Hubungan pernikahan saya dan Ashraf dulu pun sebenarnya bukannya bebas dari
hujatan. Banyak yang bilang bahwa pernikahan kami tidak akan bertahan
lama, saya berutang demi membuat pesta pernikahan yang mewah, atau
ketika kami membuat pesta ulang tahun bersama teman-teman. Anehnya,
sekarang mereka menghujat hal yang sama pada Tiko, sambil
membandingkan dengan Ashraf, seolah-olah mereka tidak pernah
menghujat almarhum. Rasanya, apa pun yang saya buat, selalu ada
pro-kontra. Dari momen itulah, saya semakin paham bahwa tidak semua
kepala orang itu sama, tidak semua orang bisa mengerti atau pun mau
untuk
mengerti. Mungkin bagi mereka, itu adalah hal sepele. Tapi
sebenarnya, I
don’t deserve that. Walau
saya sudah belajar belasan tahun untuk menghadapi kritikan negatif,
bukan berarti ini adalah hal yang mudah. Hati saya tetap merasakan
sakit.
On a
brighter side, sebanyaknya
kritikan negatif yang saya dapat, saya yakin ada lebih banyak doa
dari keluarga, sahabat, kerabat, dan para fans
setia
yang ikut berbahagia dengan momen ini. Saya ingin mengucapkan terima
kasih yang paling dalam bagi kalian yang mengerti dan menghargai
keputusan pribadi saya untuk menikah lagi. Percayalah, ini bukan
keputusan mudah namun sudah melalui pertimbangan dan proses panjang.

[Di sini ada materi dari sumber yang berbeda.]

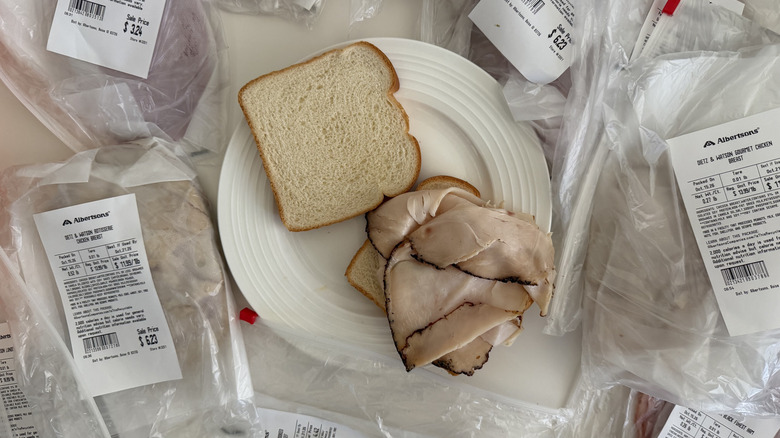 Close up of various Dietz & Watson deli meat bags with white bread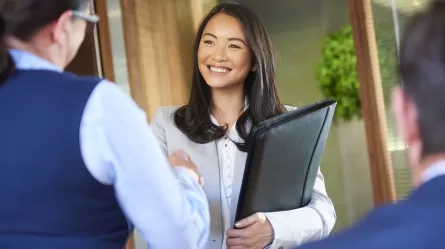 young woman shaking hands with supervisor of internship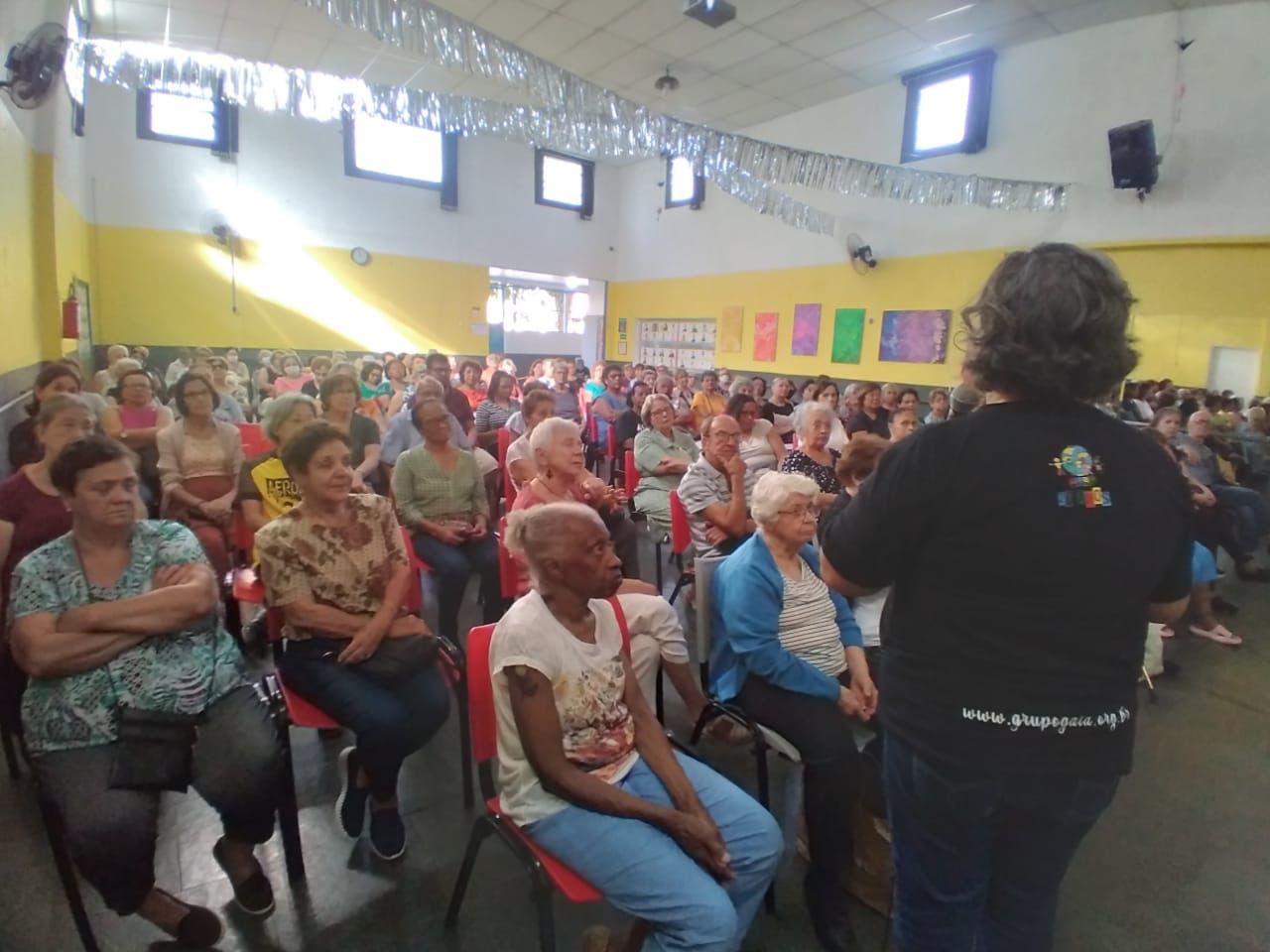 Atendidos do GAIA prestigiando palestra sobre imigração. No teto branco, varais com fitas prateadas decoram o espaço. As paredes da sala são amarelas. Há algumas artes coladas e cinco janelas.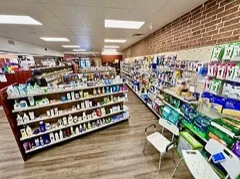 The interior of a pharmacy shop with shelves of products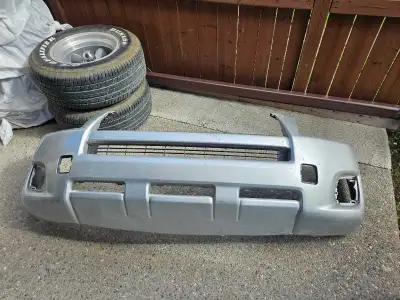 2010 toyota rav4 front bumper cover with a light crack on the edge of the bumper.. silver in color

Saya merasa bersyukur dan berterima kasih kepada keluarga Sinclair
yang bisa menerima Tiko dengan tangan terbuka. Begitu juga dengan
keluarga Tiko yang selalu hangat dan bisa membuka hatinya lebar-lebar
untuk keluarga Sinclair. Ini bukan hal yang mudah tapi ternyata bisa
dilakukan. Now,
we are one big happy family.
Hope for the Future
Menikah bukanlah tujuan akhir dalam kehidupan, melainkan awalan dari sesuatu
yang lebih besar. Dari pernikahan kedua ini, kami paham bahwa
tantangannya akan berbeda. Namun mudah-mudahan dengan pengalaman yang
pernah kami lalui, kami bisa melakukan hal terbaik untuk saat ini.
Ditanya soal harapan, jawaban saya cukup simpel. Saya ingin bisa bertumbuh
dan menua bersama Tiko. Kami sama-sama punya mimpi pribadi yang ingin
diraih tapi kami juga ingin berkembang bersama. Dalam segala
tantangan kehidupan yang ada saat ini atau pun yang akan datang
kelak, harapannya kami bisa sama-sama berjuang untuk menghadapinya.
Kami berdua punya trauma masa lalu yang berbeda. Namun berkat
pengalaman hidup itu, semoga kami bisa melangkah ke depan dengan
lebih bijak dan terus menjaga agar cinta ini tetap hangat.
Bagi Noah, saya ingin ia bisa hidup dengan bahagia walau mungkin
situasinya tidak seperti orang kebanyakan. Dari kecil sudah harus
menghadapi banyak reaksi publik serta media dan wartawan. Tapi saya
ingin ia bisa menjalani kehidupannya secara normal dan kehilangan
Bapak tidak menjadikan Noah sebagai orang yang kekurangan. Saya
sangat berharap Noah sadar bahwa he is enough dan
kehadiran Tiko dalam hidupnya bisa menambah kebahagiaan itu. Sama
seperti apa yang saya rasakan saat bersama Tiko. I feel that I can be my true self when I’m with him and that is what’s important for me.